Five patients were diagnosed with insufficiently differentiated clear cell RCC. Among them two were male with an average age of 63.5 years, and three female with an average age of 54.7 years. Tumor size averaged 9.5 cm in the first, and 11.5 cm in the second group, respectively. In B-Mode ultrasound tumors were inhomogeneous. Three were equal in their reaction to echo, one was hyperechoic and another one hypoechoic. In 4 out of 5 tumors a central necrosis could be seen in ultrasonography (Tables 1 and 2).

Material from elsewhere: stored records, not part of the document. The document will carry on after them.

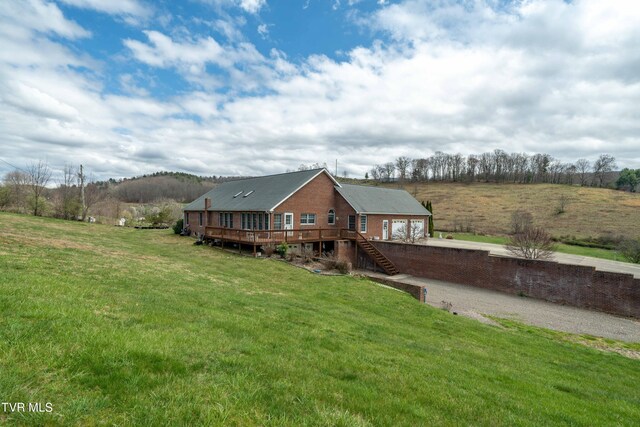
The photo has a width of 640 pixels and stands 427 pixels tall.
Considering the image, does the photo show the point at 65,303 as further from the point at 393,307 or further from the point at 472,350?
the point at 393,307

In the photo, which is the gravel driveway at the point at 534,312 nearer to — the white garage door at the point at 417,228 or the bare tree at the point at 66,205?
the white garage door at the point at 417,228

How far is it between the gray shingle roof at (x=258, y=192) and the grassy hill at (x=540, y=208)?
33305mm

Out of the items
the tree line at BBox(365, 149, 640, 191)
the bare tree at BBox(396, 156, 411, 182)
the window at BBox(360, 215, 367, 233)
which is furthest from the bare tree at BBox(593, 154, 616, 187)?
the window at BBox(360, 215, 367, 233)

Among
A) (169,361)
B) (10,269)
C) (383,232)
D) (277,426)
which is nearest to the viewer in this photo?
(277,426)

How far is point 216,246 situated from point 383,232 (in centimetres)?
1619

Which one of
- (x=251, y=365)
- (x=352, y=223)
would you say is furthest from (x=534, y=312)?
(x=251, y=365)

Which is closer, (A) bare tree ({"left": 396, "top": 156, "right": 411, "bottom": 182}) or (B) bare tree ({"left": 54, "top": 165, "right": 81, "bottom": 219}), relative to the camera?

Data gathered by means of CEUS showed significant differences in all four parameters of the whole group of clear cell RCC. A level of p < 0.05 was considered significant for all statistic findings. A p-value of 0.00 was calculated for the PAEK, A.U.C. and RBF and 0.02 for MTT (Figs. 1–4). According to these findings, the clear cell RCC stands out because of reduced blood volume and reached the PEAK value relatively fast. As shown in Fig. 5, delayed absorption of contrast agent characterized tumor tissue with microbubbles being removed more rapidly afterwards. Therefore, the clear cell RCC showed weaker signal intensity than the surrounding healthy renal parenchyma over the whole period.
Statistical data with respect to PEAK of the individual subtypes were determined subsequently (Fig. 6). Due to the small number a non-parametric Kruskal-Wallis variance analysis was carried out, which did not reveal a significant difference between the individual histologic subtypes with a p-value of 0.27 and a significance level of p < 0.05. Assuming that the light grey line reflected the median or the continuous reaction of healthy tissue and therefore did not show any difference between tumor and healthy renal parenchyma. It can be concluded that individual subtypes did not have a lower PEAK readings (statistics: median) compared with the starting point 0. The insufficiently differentiated clear cell RCC is the one histological group, which displayed a reaction similar to that of healthy tissue. However, it was more hypoechoic than the surrounding renal parenchyma. The gamma variation curves for each patient were estimated based on PEAK readings when first bubbles appeared, the “30th second” as well as the individual moment when measurements were made. It was assumed that PEAK reading would be reached after 30 seconds. Based on individual measurement times and this assumption, the moment of the second measurement could be calculated and in the process the missing parameter could be approximated by means of the Newton method. The various moments after reaching the PEAK reading were observed in Fig. 7: 15, 30 and 60 seconds. The signal intensity during these moments was calculated by means of the adjusted model for each patient.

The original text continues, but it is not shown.